- Aim
Can you copy out the lines of the material from the one containing "Is the castle" through the one containing "28.8 meters", both included, without changing anything?

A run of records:
__________________________________________________
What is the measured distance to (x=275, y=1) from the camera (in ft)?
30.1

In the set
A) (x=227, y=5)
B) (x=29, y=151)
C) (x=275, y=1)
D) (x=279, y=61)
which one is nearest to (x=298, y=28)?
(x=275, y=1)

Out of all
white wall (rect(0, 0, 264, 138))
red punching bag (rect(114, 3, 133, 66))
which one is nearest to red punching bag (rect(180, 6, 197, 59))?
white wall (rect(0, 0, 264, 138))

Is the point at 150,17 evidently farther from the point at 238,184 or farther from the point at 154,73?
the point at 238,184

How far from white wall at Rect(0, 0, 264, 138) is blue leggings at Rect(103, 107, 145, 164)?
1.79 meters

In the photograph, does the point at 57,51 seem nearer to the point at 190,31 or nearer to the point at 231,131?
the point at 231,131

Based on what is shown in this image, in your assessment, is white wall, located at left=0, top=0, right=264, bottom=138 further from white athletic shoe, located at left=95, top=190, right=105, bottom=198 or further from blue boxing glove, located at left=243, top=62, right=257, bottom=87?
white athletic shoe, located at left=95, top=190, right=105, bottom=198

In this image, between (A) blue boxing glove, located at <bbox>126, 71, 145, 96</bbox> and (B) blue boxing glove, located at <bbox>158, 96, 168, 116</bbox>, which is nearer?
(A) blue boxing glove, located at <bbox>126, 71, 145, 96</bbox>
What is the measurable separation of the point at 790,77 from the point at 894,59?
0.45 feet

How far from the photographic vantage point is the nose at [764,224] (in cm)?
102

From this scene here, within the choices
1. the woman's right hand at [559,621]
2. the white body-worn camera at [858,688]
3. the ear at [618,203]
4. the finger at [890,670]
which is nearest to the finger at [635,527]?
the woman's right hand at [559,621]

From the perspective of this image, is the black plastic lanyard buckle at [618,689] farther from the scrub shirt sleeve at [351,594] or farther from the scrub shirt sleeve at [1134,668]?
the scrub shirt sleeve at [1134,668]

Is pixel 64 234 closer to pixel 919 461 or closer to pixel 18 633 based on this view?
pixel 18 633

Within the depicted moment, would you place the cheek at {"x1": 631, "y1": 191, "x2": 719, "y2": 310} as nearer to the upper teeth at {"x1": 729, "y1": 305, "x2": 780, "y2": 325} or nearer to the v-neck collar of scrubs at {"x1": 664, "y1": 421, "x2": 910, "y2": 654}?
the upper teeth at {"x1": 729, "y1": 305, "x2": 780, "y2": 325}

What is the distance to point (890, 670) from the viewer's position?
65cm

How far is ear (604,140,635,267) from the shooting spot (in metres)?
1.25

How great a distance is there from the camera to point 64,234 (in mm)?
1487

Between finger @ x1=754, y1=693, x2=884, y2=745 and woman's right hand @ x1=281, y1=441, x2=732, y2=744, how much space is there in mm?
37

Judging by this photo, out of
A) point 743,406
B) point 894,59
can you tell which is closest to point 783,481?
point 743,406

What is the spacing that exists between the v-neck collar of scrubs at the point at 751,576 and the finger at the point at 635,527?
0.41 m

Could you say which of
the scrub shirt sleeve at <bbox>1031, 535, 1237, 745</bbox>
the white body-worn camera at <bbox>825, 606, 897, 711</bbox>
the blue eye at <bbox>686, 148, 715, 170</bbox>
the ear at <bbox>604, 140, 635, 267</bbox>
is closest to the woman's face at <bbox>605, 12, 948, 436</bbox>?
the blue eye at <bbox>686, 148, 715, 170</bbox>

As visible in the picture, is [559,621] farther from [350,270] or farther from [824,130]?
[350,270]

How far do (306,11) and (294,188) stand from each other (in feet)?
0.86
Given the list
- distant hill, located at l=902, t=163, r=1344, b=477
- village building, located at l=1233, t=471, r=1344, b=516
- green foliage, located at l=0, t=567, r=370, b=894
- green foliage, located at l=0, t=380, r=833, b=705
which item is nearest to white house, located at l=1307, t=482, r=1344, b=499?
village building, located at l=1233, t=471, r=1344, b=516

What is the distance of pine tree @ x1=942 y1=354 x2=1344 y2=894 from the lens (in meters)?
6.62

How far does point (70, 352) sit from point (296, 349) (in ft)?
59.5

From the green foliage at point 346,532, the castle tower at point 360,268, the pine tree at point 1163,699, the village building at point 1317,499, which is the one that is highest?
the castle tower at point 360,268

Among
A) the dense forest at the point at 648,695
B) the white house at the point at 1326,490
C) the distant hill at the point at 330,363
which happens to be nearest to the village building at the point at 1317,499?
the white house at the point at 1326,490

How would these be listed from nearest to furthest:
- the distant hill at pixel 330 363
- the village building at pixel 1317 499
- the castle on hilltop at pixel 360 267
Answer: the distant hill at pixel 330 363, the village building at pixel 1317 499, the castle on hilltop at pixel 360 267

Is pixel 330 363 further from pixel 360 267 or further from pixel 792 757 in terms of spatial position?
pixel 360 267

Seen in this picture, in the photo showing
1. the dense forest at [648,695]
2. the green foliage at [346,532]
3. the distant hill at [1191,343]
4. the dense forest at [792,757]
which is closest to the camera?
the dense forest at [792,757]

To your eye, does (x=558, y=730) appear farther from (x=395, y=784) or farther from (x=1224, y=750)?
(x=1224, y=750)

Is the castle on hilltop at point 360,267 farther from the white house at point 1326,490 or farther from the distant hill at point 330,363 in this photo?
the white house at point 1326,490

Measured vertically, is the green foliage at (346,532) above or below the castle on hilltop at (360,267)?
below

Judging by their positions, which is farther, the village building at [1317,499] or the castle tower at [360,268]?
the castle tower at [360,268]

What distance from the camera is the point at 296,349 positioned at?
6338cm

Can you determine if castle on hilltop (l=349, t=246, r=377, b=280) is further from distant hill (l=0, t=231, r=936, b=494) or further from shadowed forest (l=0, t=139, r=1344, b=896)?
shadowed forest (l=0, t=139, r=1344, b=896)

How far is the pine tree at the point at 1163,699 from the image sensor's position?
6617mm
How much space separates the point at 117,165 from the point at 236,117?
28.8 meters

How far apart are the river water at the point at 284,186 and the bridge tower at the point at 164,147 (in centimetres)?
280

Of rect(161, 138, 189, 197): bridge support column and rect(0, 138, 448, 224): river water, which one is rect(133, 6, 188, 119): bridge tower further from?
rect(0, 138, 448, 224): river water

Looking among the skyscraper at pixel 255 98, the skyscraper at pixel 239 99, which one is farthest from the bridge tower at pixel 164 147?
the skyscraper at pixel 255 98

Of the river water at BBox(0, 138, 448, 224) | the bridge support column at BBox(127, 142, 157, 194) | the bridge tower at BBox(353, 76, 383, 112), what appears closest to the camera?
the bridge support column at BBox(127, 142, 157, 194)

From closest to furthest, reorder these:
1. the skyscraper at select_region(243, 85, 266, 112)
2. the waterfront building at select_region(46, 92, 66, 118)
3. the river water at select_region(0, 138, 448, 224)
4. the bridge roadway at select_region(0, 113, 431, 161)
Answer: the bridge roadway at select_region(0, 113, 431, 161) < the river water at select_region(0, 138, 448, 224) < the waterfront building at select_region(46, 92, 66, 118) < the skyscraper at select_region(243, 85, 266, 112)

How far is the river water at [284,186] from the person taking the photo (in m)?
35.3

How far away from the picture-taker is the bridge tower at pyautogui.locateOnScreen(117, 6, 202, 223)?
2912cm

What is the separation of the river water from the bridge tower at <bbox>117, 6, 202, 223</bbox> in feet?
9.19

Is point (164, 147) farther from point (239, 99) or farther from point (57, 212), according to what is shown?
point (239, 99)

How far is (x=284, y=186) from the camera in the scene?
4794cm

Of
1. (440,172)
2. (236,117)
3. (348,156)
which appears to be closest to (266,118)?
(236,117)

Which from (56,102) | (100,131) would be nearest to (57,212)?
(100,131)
__________________________________________________
- Exercise answer
Is the castle on hilltop at point 360,267 farther from the white house at point 1326,490 or farther from the distant hill at point 330,363 in this photo?
the white house at point 1326,490

Measured vertically, is the green foliage at (346,532) above or below the castle on hilltop at (360,267)?
below

Judging by their positions, which is farther, the village building at [1317,499] or the castle tower at [360,268]?
the castle tower at [360,268]

What distance from the camera is the point at 296,349 positioned at?
6338cm

Can you determine if castle on hilltop (l=349, t=246, r=377, b=280) is further from distant hill (l=0, t=231, r=936, b=494) or further from shadowed forest (l=0, t=139, r=1344, b=896)?
shadowed forest (l=0, t=139, r=1344, b=896)

How far is the pine tree at the point at 1163,699 from the image sensor's position?
6617mm
How much space separates the point at 117,165 from the point at 236,117?
28.8 meters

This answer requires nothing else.